* _EXCERPT_
------------------------------------

Randomized comparative trial of cefpirome versus ceftazidime in the empirical treatment of suspected bacteraemia or sepsis

• Published in: Journal of antimicrobial chemotherapy Vol. 42; no. 4; pp. 503 - 509
• Main Authors: NORRBY, S. R, GEDDES, A. M, SHAH, P. M
• Format: Journal Article
• Language: English
• Published: Oxford Oxford University Press 01.10.1998
• Subjects: Antibacterial agents; Antibiotics. Antiinfectious agents. Antiparasitic agents; Biological and medical sciences; Medical sciences; Pharmacology. Drug treatments; Human; Intravenous administration; Cefpirome; Toxicity; β-Lactams; Biological activity; Infection; Cephalosporin derivatives; Randomization; Gram positive bacteria; Clinical trial; Antibacterial agent; Ceftazidime; Comparative study; Gram negative bacteria
• ISSN: 0305-7453; 1460-2091
• DOI: 10.1093/jac/42.4.503

Cefpirome is a fourth-generation cephalosporin with good in-vitro activity against both Gram-positive and Gram-negative aerobes, including Pseudomonas spp. A multicentre, randomized trial was performed to compare cefpirome at a dose of 2 g bd iv with ceftazidime (2 g tds iv) in the empirical treatment of suspected bacteraemia in patients with severe sepsis but not septic shock. The majority of the patients had community-acquired infections. Patients were stratified into high- and low-risk groups using a Simplified Sepsis Score. Metronidazole, an aminoglycoside or a glycopeptide could be added to the treatment as required. In patients with a positive blood culture treated for greater than or equal to 48 h, the clinical success rates were 37/48 (77%) for cefpirome and 35/52 (67%) for ceftazidime with no significant difference between the two. In patients with bacteriologically proven infection, 92 (89%) of 103 patients treated with cefpirome were assessed as cured and 94 (89%) of 106 patients with treated ceftazidime. More Gram-positive pathogens, enterococci and staphylococci were resistant in vitro to ceftazidime than to cefpirome (15/90 (17%) and 5/92 (5%) respectively; chi super(2) = 4.8, P < 0.05) but the bacteriological response was not significantly different between the two groups (cefpirome, 54/60 (90%); ceftazidime, 54/63 (86%)). Cefpirome showed equivalent efficacy and safety to ceftazidime in the empirical treatment of suspected bacteraemia or sepsis. Regarding safety, there were no statistically significant differences between the two treatments, with adverse events thought to be possibly related to the study drug occurring in 55/187 and 40/184 patients on cefpirome and ceftazidime, respectively.

------------------------------------

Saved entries
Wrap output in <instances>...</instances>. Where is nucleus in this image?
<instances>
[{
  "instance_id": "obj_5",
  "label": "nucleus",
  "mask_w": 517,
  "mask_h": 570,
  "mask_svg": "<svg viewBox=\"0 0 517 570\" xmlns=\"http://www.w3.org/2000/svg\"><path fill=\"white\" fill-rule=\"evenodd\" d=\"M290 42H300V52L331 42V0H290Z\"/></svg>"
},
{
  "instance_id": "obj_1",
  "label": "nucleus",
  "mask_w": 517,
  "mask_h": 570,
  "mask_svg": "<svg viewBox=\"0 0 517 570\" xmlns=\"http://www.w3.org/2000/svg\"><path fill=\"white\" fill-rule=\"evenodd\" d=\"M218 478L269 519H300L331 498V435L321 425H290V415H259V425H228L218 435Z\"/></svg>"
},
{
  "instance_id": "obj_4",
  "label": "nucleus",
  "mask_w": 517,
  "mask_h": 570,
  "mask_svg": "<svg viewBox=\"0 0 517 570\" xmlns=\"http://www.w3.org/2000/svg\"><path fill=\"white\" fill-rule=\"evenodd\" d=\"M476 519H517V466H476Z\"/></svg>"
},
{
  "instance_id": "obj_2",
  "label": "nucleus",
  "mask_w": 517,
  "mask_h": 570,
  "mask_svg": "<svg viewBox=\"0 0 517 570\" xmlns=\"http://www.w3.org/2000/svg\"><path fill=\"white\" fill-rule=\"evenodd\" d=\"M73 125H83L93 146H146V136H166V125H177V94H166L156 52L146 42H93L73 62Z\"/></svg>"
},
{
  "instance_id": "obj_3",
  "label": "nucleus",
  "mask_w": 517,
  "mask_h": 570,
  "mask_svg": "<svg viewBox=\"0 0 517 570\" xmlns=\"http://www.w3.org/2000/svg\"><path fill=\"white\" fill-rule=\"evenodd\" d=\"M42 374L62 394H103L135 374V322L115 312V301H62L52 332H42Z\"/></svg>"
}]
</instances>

------------------------------------

* _TASK LIST_
**a.** List the main authors of the cefpirome trial page as they appear in its author line.
**b.** Put this sentence from the cefpirome trial page into Spanish: "The majority of the patients had community-acquired infections."

* _ANSWERS GIVEN_
**a.**
NORRBY, S. R
GEDDES, A. M
SHAH, P. M

**b.** La mayoría de los pacientes tenían infecciones adquiridas en la comunidad.